According to the media, Angelina Jolie has hired Laura Wasser, an attorney in California who has represented a number of high profile clients, and she has filed for divorce on the basis of irreconcilable differences (which is not available to couples in England and Wales, where, in order to start divorce proceedings straight away, a fault based ground has to be used). The couple will now have to negotiate and agree the arrangements for their six children and the division of their alleged $400m fortune. There are a number of ways of resolving disputes following separation and Laura Wasser has a reputation for her negotiation skills and ability to protect clients from the media spotlight.
One of the best ways to ensure that the terms of any divorce, whether high profile or not, are kept out of the press is to conduct proceedings in an entirely private forum such as mediation, using a private judge or arbitration. As a practising mediator, I assist clients in resolving issues outside of court and I regularly advise them about the benefits of mediation, some of which are:
- Clients set the agenda – clients choose what they want to cover in mediation and we revisit this at the start of each session. This means that couples are not forced to stick to an agenda laid out by their lawyers or the court and they can immediately cover what is important to each of them.
- It is child focused – children are invariably at the centre of the discussions between my mediation clients. We talk about what they think will be best for their children, what their children might be feeling and what they would think about the proposals being put forward. Some mediators are trained to meet with children, which means they can attend a mediation session too if appropriate. In recent press coverage about the dispute between Madonna and Guy Ritchie in relation to the arrangements for their 16 year old son Rocco, it was reported that he took part in the mediation and was able to give his views and explain what he wanted to achieve. This involvement can be useful for children of a certain age in helping them understand why particular decisions are being made about them. Even when children do not attend mediation, it is the mediator’s job to make sure they have a voice and a presence by asking questions about them and how they might be feeling.

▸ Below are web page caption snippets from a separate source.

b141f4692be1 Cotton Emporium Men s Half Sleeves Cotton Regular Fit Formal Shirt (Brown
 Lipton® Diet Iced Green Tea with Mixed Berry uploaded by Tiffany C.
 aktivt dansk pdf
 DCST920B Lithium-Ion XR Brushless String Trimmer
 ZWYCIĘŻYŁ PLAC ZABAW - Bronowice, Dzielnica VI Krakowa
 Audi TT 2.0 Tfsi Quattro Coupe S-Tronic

- Aimed at problem solving – mediation is about problem solving and sharing ideas together. I encourage clients to come up with a range of solutions, even if some do not reflect the outcome they want to achieve, so that we can test the reality of them together and each will hear one another’s views on why something will or won’t work. This helps move clients away from a purely tactical approach or positioning, which often happens when negotiations take place through solicitors or at court. When couples reach solutions together, they are more likely to accept and stick to it going forward. Children will also be more receptive to an arrangement if both parents present it together.
- Flexible and tailor made solutions – solutions reached in mediation can be tailored to suit the family. This might be particularly important for high profile couples, who may travel or work away frequently, or for families living in less traditional circumstances. Control and flexibility is something that can be lost in the court arena when Judges have to impose decisions based on the limited information available. As a mediator, I advise couples about the types of orders courts make in children and financial proceedings and I help them to come up with their own creative solutions which may be put in place for an interim period while it is trialled or for the long term.
- Keeping it private – mediation is an entirely private process and clients are assured that details of the discussions had, information disclosed or decisions made will not be reported. This helps protect clients and their families from details of their separation being analysed in the media. Judgments from the proceedings involving Madonna and Guy in December and March have both been reported and further applications had been made to deal with other press reporting restrictions. The Judge hearing the case praised Madonna and Guy for first trying in mediation with Rocco although this ultimately broke down. Had they been able to resolve their dispute with the mediator, it is possible that the details which were reported of the proceedings in London and New York (which only concluded earlier this month) would have been limited. If mediation is successful, it is also a much quicker way of resolving issues that otherwise could have resulted in protracted and expensive court proceedings.
- Facilitating a dialogue – privilege is a fundamental principle of mediation, which means that discussions which take place with the mediator (save for the disclosure of open financial information) cannot be referred to by clients and their lawyers in any court proceedings. This means that clients can accept or concede points without fear of being held to it later if an overall resolution has not been possible. The acknowledgement or acceptance of the other person’s position often encourages further discussion and builds trust between the parties.
- Easing the communication – a carefully managed mediation gives couples the chance to express their feelings and to get important points off their chest. It can be a powerful way of helping people feel heard and moving on. Often, some of the smaller issues about which they have not had the chance to talk can be resolved relatively easily, which opens the line of communication for the more important and longer term arrangements. Ultimately, if parents are able to resolve matters together, they often have a better relationship after mediation has concluded, which helps with their ability to co-parent from separate houses (or possibly cities or countries) later on and this also benefits their children.
Whether I work with clients as their lawyer in litigation or mediator, it is important to help them articulate what they want to achieve and to get them through it as quickly and painlessly as possible.